Ajustar Comente Impressão

Enquanto a instituição atribuiu a decisão às dificuldades enfrentadas pela gestão do presidenteMichel Temer em conduzir a agenda de reformas tida como necessária para organizar as contas públicas, no mundo político a responsabilização por mais essa notícia negativa foi distribuída de acordo com as conveniências de cada observador. A demora para votar a reforma da Previdência foi uma das justificativas apresentadas pela S&P para rebaixar a nota do Brasil de BB para BB- (três níveis abaixo do grau de investimento, perdido em 2015). O presidente da Câmara tem reforçado as conversas com partidos do Centrão, enquanto faz um périplo pelo país para se tornar mais conhecido: nos últimos dias, além de Santa Catarina, esteve na Bahia, no Espírito Santo e no Rio de Janeiro.
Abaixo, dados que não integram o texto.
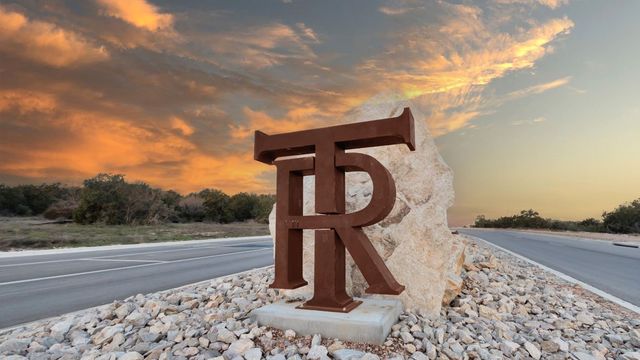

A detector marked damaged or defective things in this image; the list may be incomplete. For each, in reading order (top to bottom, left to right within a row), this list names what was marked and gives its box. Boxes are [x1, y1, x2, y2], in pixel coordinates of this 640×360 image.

Quer investir melhor seu dinheiro? A proposta de emenda constitucional está parada na Câmara dos Deputados aguardando votação em primeiro turno no plenário da casa, o que chegou próximo de ocorrer antes da revelação das delações de executivos do grupo J&F e de áudios de conversa do empresário Joesley Batista com o presidente Michel Temer.

A princípio, as negociações em busca de votos ficaria concentrada na figura de Carlos Marun (MDB), deputado licenciado e empossado no cargo de ministro da Secretaria de Governo, responsável pela articulação política.

Em sua conta no Twitter, o presidente da Câmara já havia dito que a agenda desta quinta-feira seria focada na reforma da Previdência. "Vamos tentar construir a participação dos governadores neste debate", escreveu. "Nós não faltamos com o governo. Ninguém pode cobrar o Congresso".

O presidente da Câmara, conforme reportado pelo jornal O Estado de S.Paulo, disse ainda que as denúncias oferecidas pela Procuradoria-Geral da República (PGR) também influenciaram na revisão da nota de crédito do Brasil. "De fato, o governo ficou fraco após as denúncias", afirmou ao Broadcast antes de ressaltar o papel da Câmara dos Deputados, presidida por ele.

Maia evitou culpar a equipe econômica pelo resultado e procurou mostrar otimismo em relação às votações neste ano.

"Nosso desafio não é encontrar culpados".